- Born: August 14, 1953 (age 73) Altadena, California, U.S.
- Education: Iowa Writers' Workshop (MFA) Claremont School of Theology
- Occupations: Novelist; journalist;
- Writing career
- Genre: Fiction
- Notable awards: Whiting Award (2002)
- Website: www.michellehuneven.com

= Michelle Huneven =

American novelist

Michelle Huneven (born August 14, 1953) is an American novelist and journalist. Huneven was born and raised in Altadena, California, where she returned to live in 2001. In January 2025, her home was destroyed in the Eaton Fire. She received an MFA from the Iowa Writers' Workshop at the University of Iowa and attended the Methodist Claremont School of Theology to become a UU minister, but she quit after two years to write novels. Huneven's sixth novel, "Bug Hollow" will be published on June 17, 2025.

== Fiction ==
Huneven’s novels explore related themes of recovery and maturation. Her first novel, Round Rock (Knopf 1997), follows a graduate student's reluctant path to sobriety at a drunk farm in rural California. Jamesland (Knopf 2003) is set in the Los Feliz neighborhood of Los Angeles, where three struggling souls—a Unitarian minister, a descendant of William James, and an erstwhile chef—help each other learn to get by. Both novels were designated "Notable Books of the Year" by The New York Times. "Round Rock" and "Jamesland" were published by Knopf.

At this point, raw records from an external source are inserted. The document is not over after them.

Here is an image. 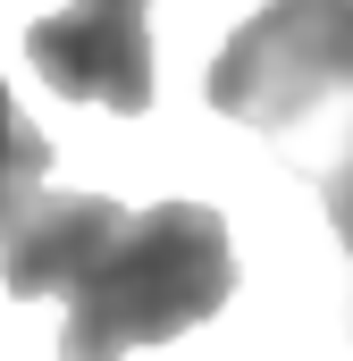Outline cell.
<instances>
[{
	"mask_svg": "<svg viewBox=\"0 0 353 361\" xmlns=\"http://www.w3.org/2000/svg\"><path fill=\"white\" fill-rule=\"evenodd\" d=\"M42 160H51V143L25 126V109L8 101V85H0V235H8V219L42 193Z\"/></svg>",
	"mask_w": 353,
	"mask_h": 361,
	"instance_id": "5b68a950",
	"label": "cell"
},
{
	"mask_svg": "<svg viewBox=\"0 0 353 361\" xmlns=\"http://www.w3.org/2000/svg\"><path fill=\"white\" fill-rule=\"evenodd\" d=\"M286 169H303V177L320 185V202H328V227H337V244H345V261H353V109L320 135V143H303Z\"/></svg>",
	"mask_w": 353,
	"mask_h": 361,
	"instance_id": "277c9868",
	"label": "cell"
},
{
	"mask_svg": "<svg viewBox=\"0 0 353 361\" xmlns=\"http://www.w3.org/2000/svg\"><path fill=\"white\" fill-rule=\"evenodd\" d=\"M25 59L59 101H109L126 118L152 109V0H68L25 25Z\"/></svg>",
	"mask_w": 353,
	"mask_h": 361,
	"instance_id": "3957f363",
	"label": "cell"
},
{
	"mask_svg": "<svg viewBox=\"0 0 353 361\" xmlns=\"http://www.w3.org/2000/svg\"><path fill=\"white\" fill-rule=\"evenodd\" d=\"M210 109L269 135L286 160L353 109V0H269L210 59Z\"/></svg>",
	"mask_w": 353,
	"mask_h": 361,
	"instance_id": "7a4b0ae2",
	"label": "cell"
},
{
	"mask_svg": "<svg viewBox=\"0 0 353 361\" xmlns=\"http://www.w3.org/2000/svg\"><path fill=\"white\" fill-rule=\"evenodd\" d=\"M8 294H68L59 361H126L219 319L236 294V244L210 202L118 210L101 193H34L0 235Z\"/></svg>",
	"mask_w": 353,
	"mask_h": 361,
	"instance_id": "6da1fadb",
	"label": "cell"
}]
</instances>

Her third novel, Blame (2009), was a finalist for the National Book Critics Circle Award for fiction. It portrays the journey of a young history professor after accidentally killing two people while driving drunk. Her fourth novel, Off Course, was published in April 2014 by Farrar, Straus and Giroux.

In "Off Course," (FSG, 2014), Huneven tells the story of an economics graduate student trying to finish her dissertation, while living in her parents' cabin in the Southern Sierras and becoming instead entangled in the small community there. "Search" received a starred review in Kirkus, which described it as "Sensitive, reflective and uncomfortably true to life, with a wonderfully rich cast of supporting characters." In a "Briefly Noted," the New Yorker wrote "Huneven’s touch is sure, and her protagonist is simultaneously sympathetic and maddening. The landscape descriptions are erotic, and the erotic scenes have near-hallucinatory power."

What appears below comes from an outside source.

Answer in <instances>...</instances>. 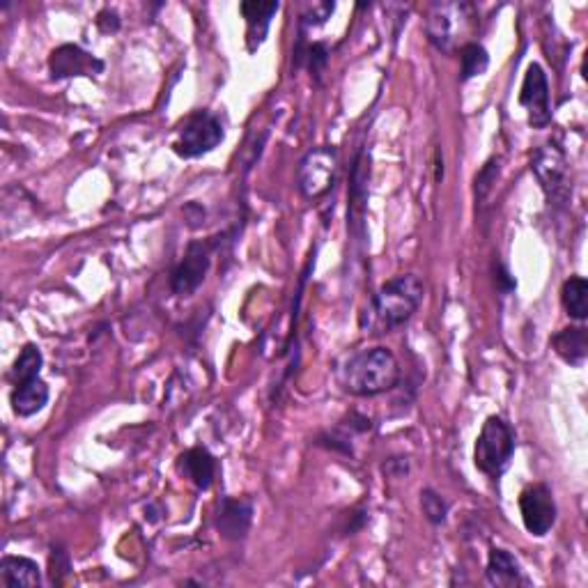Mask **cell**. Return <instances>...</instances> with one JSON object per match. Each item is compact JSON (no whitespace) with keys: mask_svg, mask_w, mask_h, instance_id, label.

Huneven's fifth novel, Search came out in April 2022 and tells the story of a Unitarian Universalist church's search for a new minister. The narrator is a restaurant reviewer and former seminarian, who joins the search committee in the interest of writing a memoir, ultimately called Search.

Griffin Dunne described "Bug Hollow," as telling the "wondrous and intimate journey of the Samuelson family . . . with their deepest secrets, greatest loves, epic heartbreaks, and a grief that touched them all for generations.". "Bug Hollow" received starred reviews from Kirkus Reviews and Library Journal. The American Booksellers Association selected it for the July 2025 Indie Next List. It was also selected as a New York Times Summer Reading Pick, One of 50 books TODAY can’t wait to read in 2025, one of Oprah Daily Best Summer Reads of 2025, a Boston Globe Best of Summer 2025, One of LitHub’s Novels to Read This Summer, Kirkus 20 Best Books to Read in June and an Amazon Editor's Pick.

Huneven's short fiction has been published in Harper's, Redbook, and literary magazines. She received a Whiting Award in 2002.

== Food writing and other nonfiction ==
Huneven has worked as a restaurant critic and food writer for the LA Weekly and the LA Times. Her food journalism has also been published in The New York Times, O, Gourmet, Food and Wine, and other publications. She won the 1995 award for Newspaper Feature Writing from the James Beard Foundation and several American Food Journalists awards.

Huneven co-authored the Tao Gals’ Guide to Real Estate (Bloomsbury 2006), a combination narrative and guidebook for women purchasing homes. Her essays have appeared in the following anthologies: Horse People, Dog is My Co-Pilot, The Knitter's Gift, Death by Pad Thai, Mr. Wrong, and "Selfish, Shallow, and Self-Absorbed, sixteen writers on the decision not to have kids."

She teaches creative writing at UCLA.

== Eaton Fire ==

On January 8, 2025, the Eaton Fire destroyed Huneven's home and the rental property she owned next door.